Tennessee hopes shakeup leads to long-lost stability

New Tennessee NCAA college football head coach Josh Heupel speaks during an introductory press conference at Neyland Stadium in Knoxville, Tenn., Wednesday, Jan. 27, 2021. (Caitie McLekin/Knoxville News Sentinel via AP, Pool)

It wasn’t the McDonald’s bags that got Jeremy Pruitt fired at Tennessee.

The NCAA has claimed the food bags for recruits were not full of Big Macs but big bucks instead.

No one said Alabama’s Nick Saban can sanitize every college football coach, which he was supposed to have done when Pruitt was an assistant for the Crimson Tide.

Since Pruitt was fired Jan. 18, the Vols have seen Phil Fulmer retire without a parade or even a going-away party. Danny White replaced Fulmer as athletic director, and now Josh Heupel is the new head football coach.

That’s nine days to overhaul the top of the athletic chain at a school that just a few years ago interviewed what seemed like half the former head coaches in America.

Nothing against Fulmer, but White may have been the key hire.

You may remember him as the AD at Central Florida who declared his Knights national champions after going 13-0 in 2017. He bought his players rings.

At his first news conference at Tennessee, White appealed to the media, saying he hoped he won the news conference.

He also came across as genuine.

“I’ve never worked at the big-brand place until now,” White said. “And I kind of like the fact the brand needs to be polished a little bit.”

White has been at some big places and done some big things.

He grew up with one of the most respected athletic directors in America, his dad Kevin White.

Dad finished his career at Arizona State, Notre Dame and Duke.
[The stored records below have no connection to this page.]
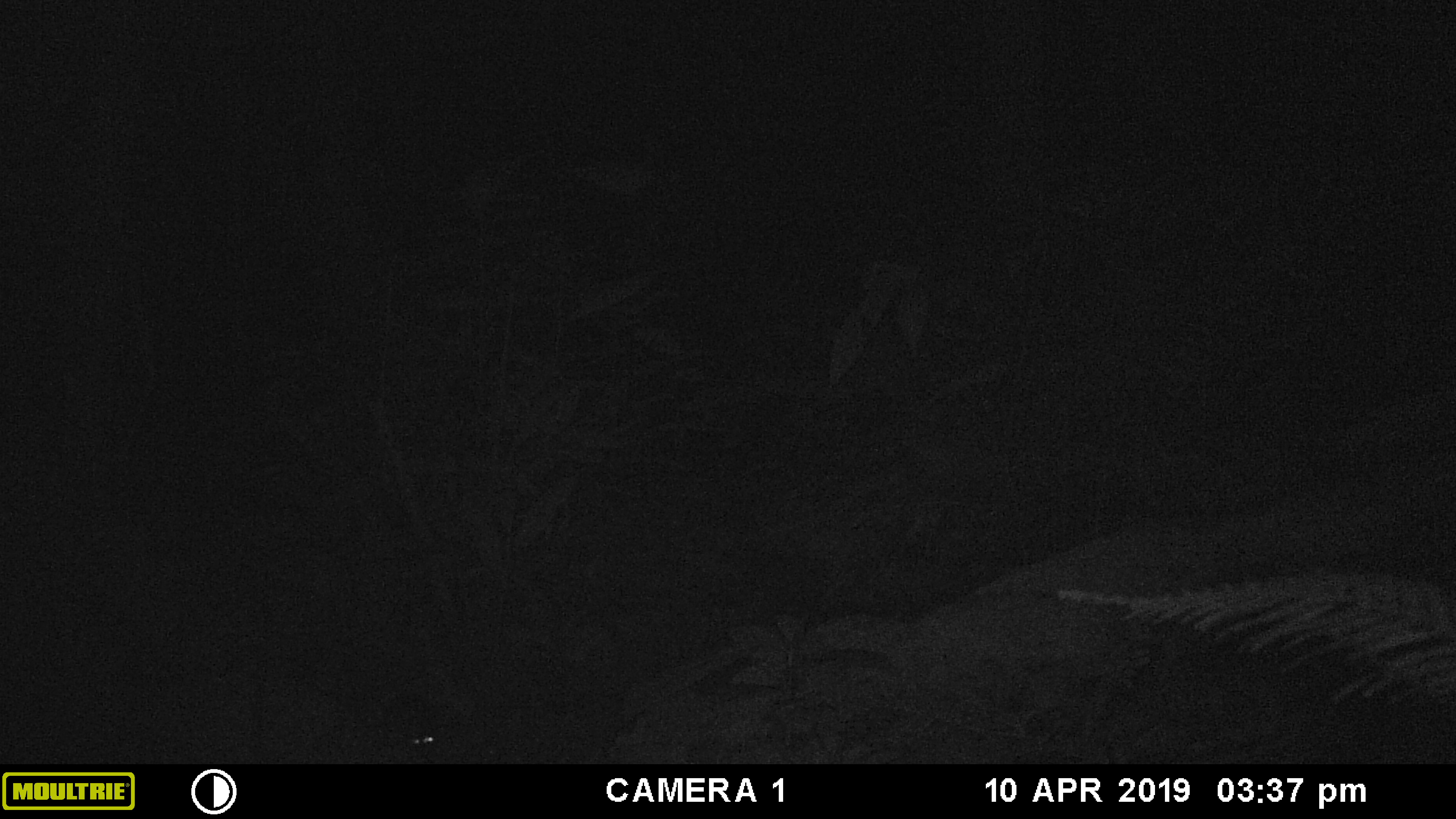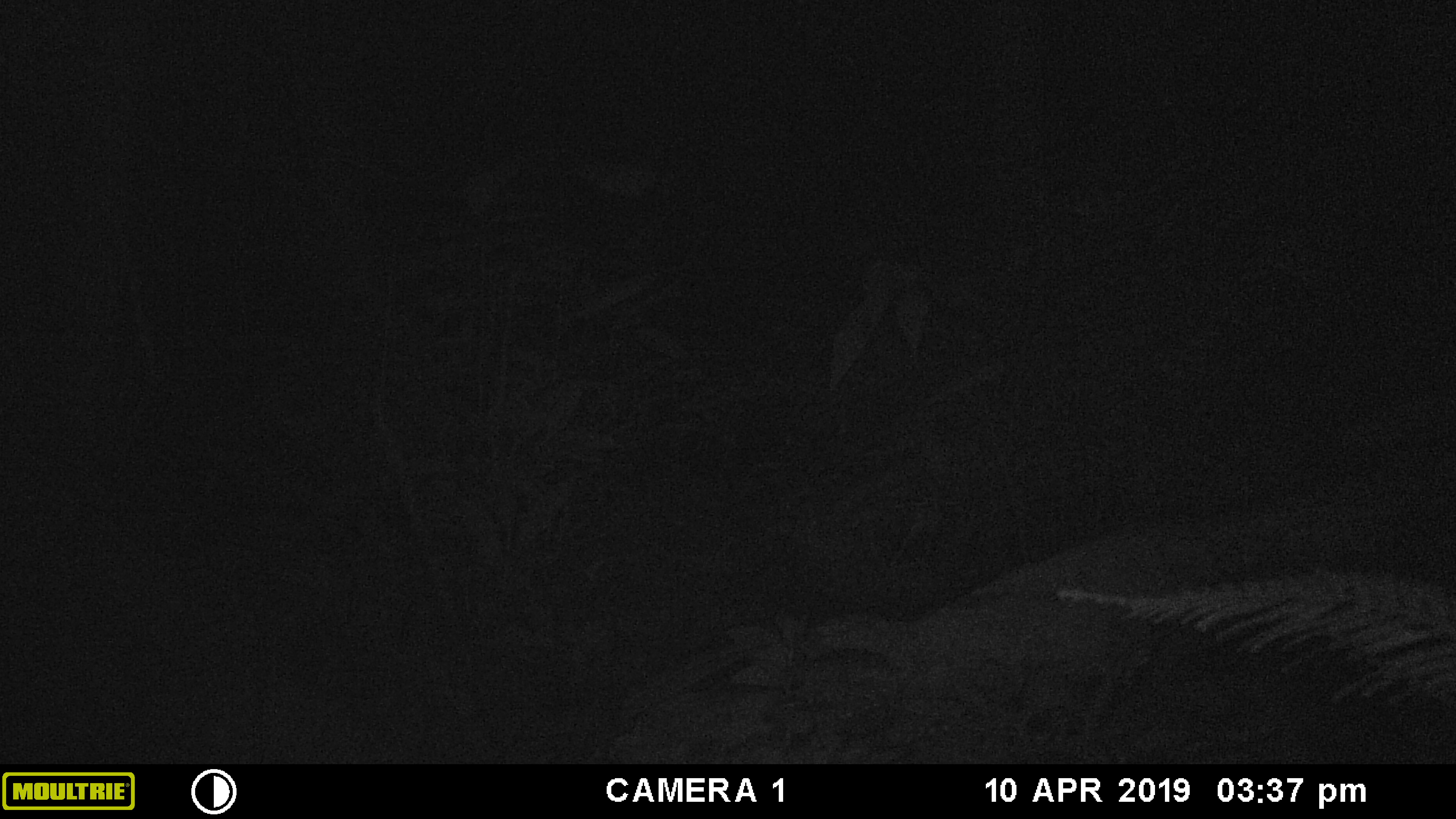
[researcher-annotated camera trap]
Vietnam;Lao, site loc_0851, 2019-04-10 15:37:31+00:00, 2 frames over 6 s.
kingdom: Animalia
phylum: Chordata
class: Mammalia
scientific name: Mammalia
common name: mammal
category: unidentified mammal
Unidentified mammal (mammal) (Mammalia). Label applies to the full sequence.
It was thought he might become president of the NCAA, but that was before the organization decided to get away from ADs and go for academicians.

His sons never have ridden their dad’s coattails.

Michael White paid his dues before becoming head basketball coach at Florida, and Danny did the same before landing at UCF, which is called Under Construction Forever because of its continued growth.

Heupel, who guided Oklahoma to the national championship in 2000 as quarterback, was 28-8 as the Knights head coach.

He becomes the sixth Vols head coach since 2007, a period of time when the program has gone 78-82.

What Tennessee needs more than ever is stability, and the Vols are paying White $1.8 million a year for that. They’ll probably get it.


When you are quarantined with covid-19 and it is a struggle to get off the sofa just to go to the restroom, you have the choices of watching TV or reading.

Yours truly mostly read.

I’m out of quarantine, and instead of having the virus I have antibodies. My sense of smell and taste came back after four days. I still tire easily, but other than that it is all systems go.

One of the books I read — “The Vapors” by David Hill — was a loaner from my friend Jerry Webster, who grew up in Hot Springs.

At one time, The Vapors was the creme de la creme of casinos in Hot Springs, where gambling was illegal but in full view.

It is an interesting book and highly informative.

For more than three decades, Spa City was an international attraction for the hot baths, baseball, boxing, horse racing and casinos.

The casinos used to bring in $200 million a year.

Hill’s grandmother was a key figure in his book, but one thing that stuck out was how much the yearly horse racing season meant to the success of the casinos.

People would come from all over the world for the races and then a night of entertainment.

It is a good read. If you grew up in Arkansas and are of the right age, you will recognize numerous names who were instrumental in the operation of the casinos.